What to do -> Can you pull out, word for word, the lines of the data below, beginning at the line that contains "How far is white" and stopping at the end of the data?

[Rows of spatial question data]
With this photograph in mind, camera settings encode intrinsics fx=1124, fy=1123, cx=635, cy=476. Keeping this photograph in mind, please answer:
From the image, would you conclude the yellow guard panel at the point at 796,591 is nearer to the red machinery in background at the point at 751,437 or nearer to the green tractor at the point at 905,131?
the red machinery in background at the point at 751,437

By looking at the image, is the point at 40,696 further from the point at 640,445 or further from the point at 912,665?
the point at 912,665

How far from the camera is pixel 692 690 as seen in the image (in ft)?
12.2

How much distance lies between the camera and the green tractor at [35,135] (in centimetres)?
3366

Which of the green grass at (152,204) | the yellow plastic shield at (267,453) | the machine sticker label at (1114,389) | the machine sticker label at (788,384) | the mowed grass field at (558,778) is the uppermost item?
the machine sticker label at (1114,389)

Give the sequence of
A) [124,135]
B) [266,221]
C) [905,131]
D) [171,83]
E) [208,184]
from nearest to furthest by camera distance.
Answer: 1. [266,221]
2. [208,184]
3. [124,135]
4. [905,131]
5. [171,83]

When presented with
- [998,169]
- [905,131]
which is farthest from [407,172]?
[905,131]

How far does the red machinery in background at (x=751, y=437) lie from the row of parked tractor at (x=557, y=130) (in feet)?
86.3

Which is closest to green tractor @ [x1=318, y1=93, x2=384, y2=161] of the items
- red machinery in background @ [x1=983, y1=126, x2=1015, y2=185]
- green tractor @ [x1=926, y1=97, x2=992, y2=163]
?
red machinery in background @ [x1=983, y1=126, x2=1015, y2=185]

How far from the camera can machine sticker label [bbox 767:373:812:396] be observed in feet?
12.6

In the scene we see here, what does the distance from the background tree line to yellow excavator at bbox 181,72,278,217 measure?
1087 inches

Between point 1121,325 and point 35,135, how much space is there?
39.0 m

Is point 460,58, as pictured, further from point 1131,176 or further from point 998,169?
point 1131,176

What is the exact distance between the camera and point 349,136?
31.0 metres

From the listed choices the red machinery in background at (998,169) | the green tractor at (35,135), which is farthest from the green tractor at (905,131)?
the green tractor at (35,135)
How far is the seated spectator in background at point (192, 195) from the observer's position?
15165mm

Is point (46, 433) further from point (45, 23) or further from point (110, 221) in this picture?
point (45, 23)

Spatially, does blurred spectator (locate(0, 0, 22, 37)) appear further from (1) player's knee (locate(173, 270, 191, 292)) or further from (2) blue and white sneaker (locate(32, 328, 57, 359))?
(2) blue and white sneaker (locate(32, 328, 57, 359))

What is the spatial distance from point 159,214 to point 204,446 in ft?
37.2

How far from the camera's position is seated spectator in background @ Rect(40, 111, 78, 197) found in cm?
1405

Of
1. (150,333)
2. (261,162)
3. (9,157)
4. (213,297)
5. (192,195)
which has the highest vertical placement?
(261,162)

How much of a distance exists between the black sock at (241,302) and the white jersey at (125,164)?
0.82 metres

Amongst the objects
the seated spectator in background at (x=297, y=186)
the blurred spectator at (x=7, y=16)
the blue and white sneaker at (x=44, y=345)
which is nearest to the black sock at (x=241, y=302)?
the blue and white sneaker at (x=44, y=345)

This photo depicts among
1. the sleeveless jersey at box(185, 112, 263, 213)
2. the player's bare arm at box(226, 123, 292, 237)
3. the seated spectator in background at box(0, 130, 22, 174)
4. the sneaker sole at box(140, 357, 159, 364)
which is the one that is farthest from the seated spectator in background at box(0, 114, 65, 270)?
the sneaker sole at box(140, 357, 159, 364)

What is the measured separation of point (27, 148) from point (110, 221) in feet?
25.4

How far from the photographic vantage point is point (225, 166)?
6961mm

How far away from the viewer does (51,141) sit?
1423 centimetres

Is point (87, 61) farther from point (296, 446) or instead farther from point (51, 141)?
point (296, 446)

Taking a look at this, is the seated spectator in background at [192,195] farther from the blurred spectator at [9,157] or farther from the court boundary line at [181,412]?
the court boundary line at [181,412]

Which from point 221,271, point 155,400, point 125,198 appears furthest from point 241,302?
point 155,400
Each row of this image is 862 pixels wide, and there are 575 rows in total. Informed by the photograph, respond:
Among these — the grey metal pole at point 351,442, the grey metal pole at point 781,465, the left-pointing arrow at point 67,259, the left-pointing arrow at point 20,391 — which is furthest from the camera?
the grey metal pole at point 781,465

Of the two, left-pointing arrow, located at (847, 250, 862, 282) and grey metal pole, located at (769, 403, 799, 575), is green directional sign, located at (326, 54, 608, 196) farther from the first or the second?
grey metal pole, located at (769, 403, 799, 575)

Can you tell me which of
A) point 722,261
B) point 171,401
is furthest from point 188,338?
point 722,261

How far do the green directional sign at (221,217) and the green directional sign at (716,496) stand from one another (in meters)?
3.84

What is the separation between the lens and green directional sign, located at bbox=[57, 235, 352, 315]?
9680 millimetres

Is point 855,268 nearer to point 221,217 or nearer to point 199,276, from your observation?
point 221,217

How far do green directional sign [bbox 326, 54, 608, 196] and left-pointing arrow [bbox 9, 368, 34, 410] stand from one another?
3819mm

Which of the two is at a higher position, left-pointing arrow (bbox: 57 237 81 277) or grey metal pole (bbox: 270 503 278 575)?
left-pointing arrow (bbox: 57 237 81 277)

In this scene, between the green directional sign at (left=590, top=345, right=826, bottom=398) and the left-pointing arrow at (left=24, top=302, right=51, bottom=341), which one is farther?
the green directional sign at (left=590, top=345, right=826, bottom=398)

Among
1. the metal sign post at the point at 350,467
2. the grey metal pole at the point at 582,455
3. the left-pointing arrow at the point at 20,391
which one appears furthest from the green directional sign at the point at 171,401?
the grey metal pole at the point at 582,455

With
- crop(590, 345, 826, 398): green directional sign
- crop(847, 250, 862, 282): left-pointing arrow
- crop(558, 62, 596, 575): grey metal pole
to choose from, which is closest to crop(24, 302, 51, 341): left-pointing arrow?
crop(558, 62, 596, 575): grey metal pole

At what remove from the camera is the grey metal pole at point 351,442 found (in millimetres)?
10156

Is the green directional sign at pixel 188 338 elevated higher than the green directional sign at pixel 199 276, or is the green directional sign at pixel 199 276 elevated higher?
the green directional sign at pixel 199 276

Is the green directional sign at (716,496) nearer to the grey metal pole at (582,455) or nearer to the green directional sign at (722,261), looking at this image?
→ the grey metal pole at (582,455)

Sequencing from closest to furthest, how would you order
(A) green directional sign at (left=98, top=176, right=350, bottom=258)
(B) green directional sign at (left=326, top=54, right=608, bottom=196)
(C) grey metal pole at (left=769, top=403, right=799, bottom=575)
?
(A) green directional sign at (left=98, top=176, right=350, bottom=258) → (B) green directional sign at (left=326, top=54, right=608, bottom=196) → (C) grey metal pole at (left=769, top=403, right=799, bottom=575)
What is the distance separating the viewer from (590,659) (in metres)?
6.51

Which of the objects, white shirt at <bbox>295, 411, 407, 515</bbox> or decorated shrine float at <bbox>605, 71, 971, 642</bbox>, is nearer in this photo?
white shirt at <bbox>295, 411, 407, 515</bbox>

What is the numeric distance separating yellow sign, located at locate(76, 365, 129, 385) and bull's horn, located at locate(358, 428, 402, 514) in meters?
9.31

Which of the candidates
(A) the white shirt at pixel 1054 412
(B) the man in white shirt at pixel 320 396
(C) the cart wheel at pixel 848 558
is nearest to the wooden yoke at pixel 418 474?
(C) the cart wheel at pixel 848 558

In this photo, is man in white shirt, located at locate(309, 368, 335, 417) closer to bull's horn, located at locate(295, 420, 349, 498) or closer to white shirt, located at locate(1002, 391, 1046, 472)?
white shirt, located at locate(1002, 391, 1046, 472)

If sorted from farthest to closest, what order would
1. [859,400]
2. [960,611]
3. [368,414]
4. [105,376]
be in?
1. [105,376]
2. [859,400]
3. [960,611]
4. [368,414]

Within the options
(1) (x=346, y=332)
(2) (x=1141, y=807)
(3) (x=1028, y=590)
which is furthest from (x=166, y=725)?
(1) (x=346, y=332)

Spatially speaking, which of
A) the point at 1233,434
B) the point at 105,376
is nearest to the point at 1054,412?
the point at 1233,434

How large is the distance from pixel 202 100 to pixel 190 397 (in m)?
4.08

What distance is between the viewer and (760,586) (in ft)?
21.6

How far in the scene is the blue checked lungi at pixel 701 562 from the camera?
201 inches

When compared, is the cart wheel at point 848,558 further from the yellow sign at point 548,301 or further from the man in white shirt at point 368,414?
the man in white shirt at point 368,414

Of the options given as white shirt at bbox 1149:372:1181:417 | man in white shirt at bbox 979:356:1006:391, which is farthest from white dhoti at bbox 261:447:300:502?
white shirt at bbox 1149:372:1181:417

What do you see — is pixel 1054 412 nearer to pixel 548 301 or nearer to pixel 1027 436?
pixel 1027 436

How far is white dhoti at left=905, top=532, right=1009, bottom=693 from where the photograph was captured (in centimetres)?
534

Solution to this exercise ->
How far is white dhoti at left=905, top=532, right=1009, bottom=693 from where the photograph was captured (in centimetres)?
534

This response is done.